● **Task goal**:
Return the data below unchanged, without images.

● **Stored data**:
__________________________________________________

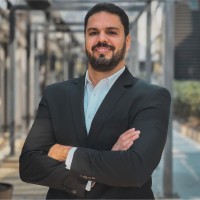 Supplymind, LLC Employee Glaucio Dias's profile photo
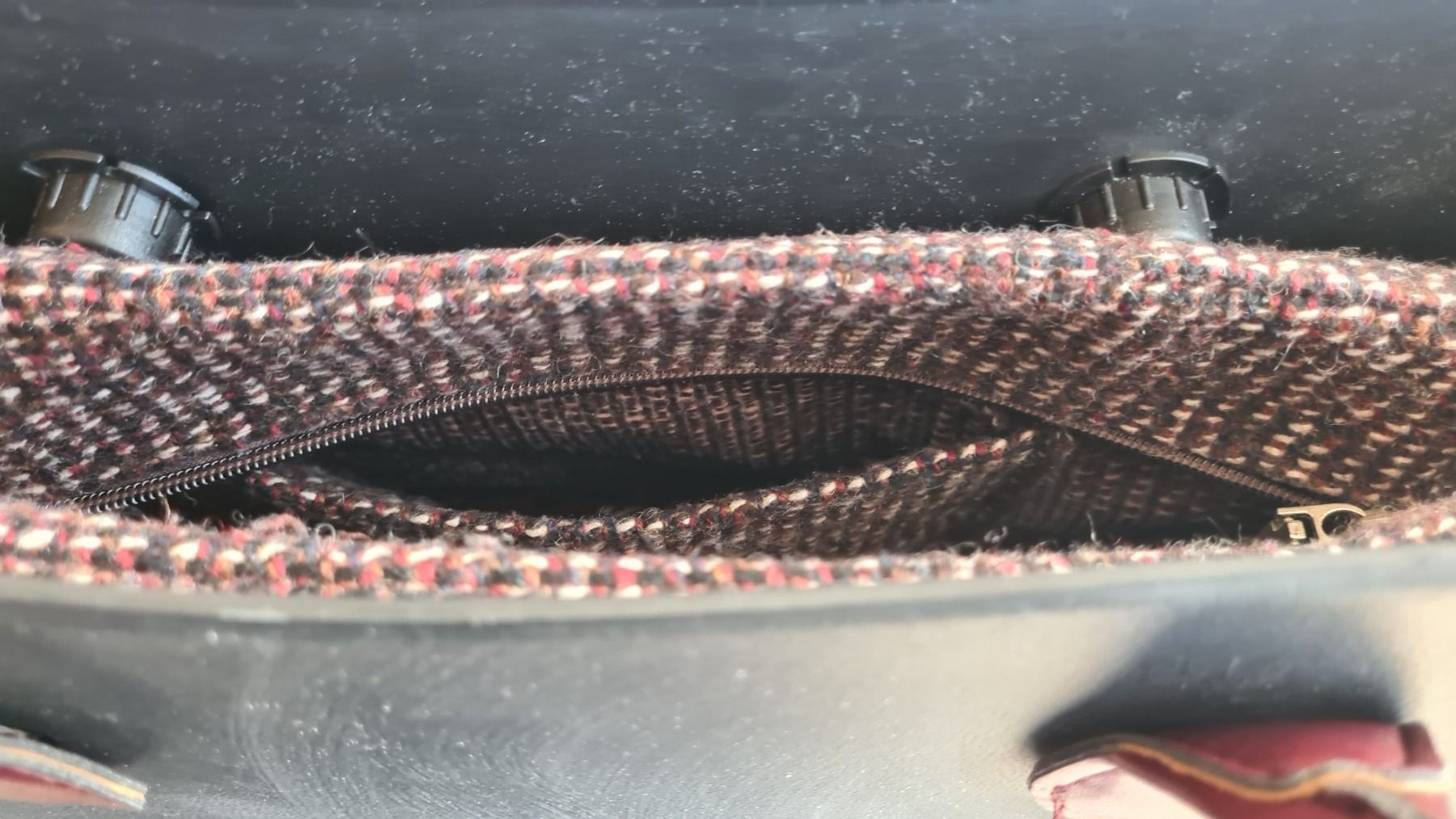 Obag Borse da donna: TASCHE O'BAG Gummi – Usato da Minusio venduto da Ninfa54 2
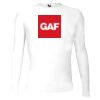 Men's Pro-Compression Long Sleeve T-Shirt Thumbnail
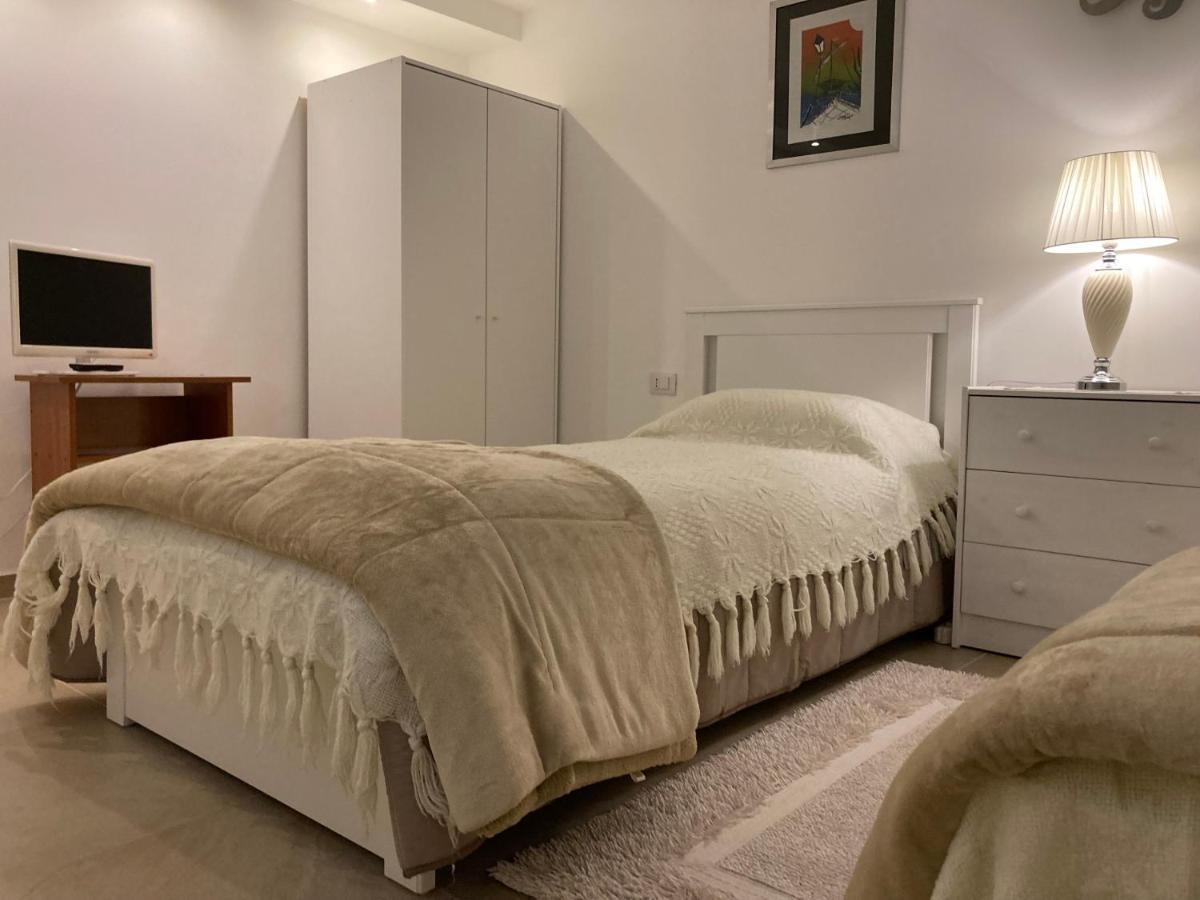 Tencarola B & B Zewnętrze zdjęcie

__________________________________________________

● **Solution for this task**:
 Supplymind, LLC Employee Glaucio Dias's profile photo
 Obag Borse da donna: TASCHE O'BAG Gummi – Usato da Minusio venduto da Ninfa54 2
 Men's Pro-Compression Long Sleeve T-Shirt Thumbnail
 Tencarola B & B Zewnętrze zdjęcie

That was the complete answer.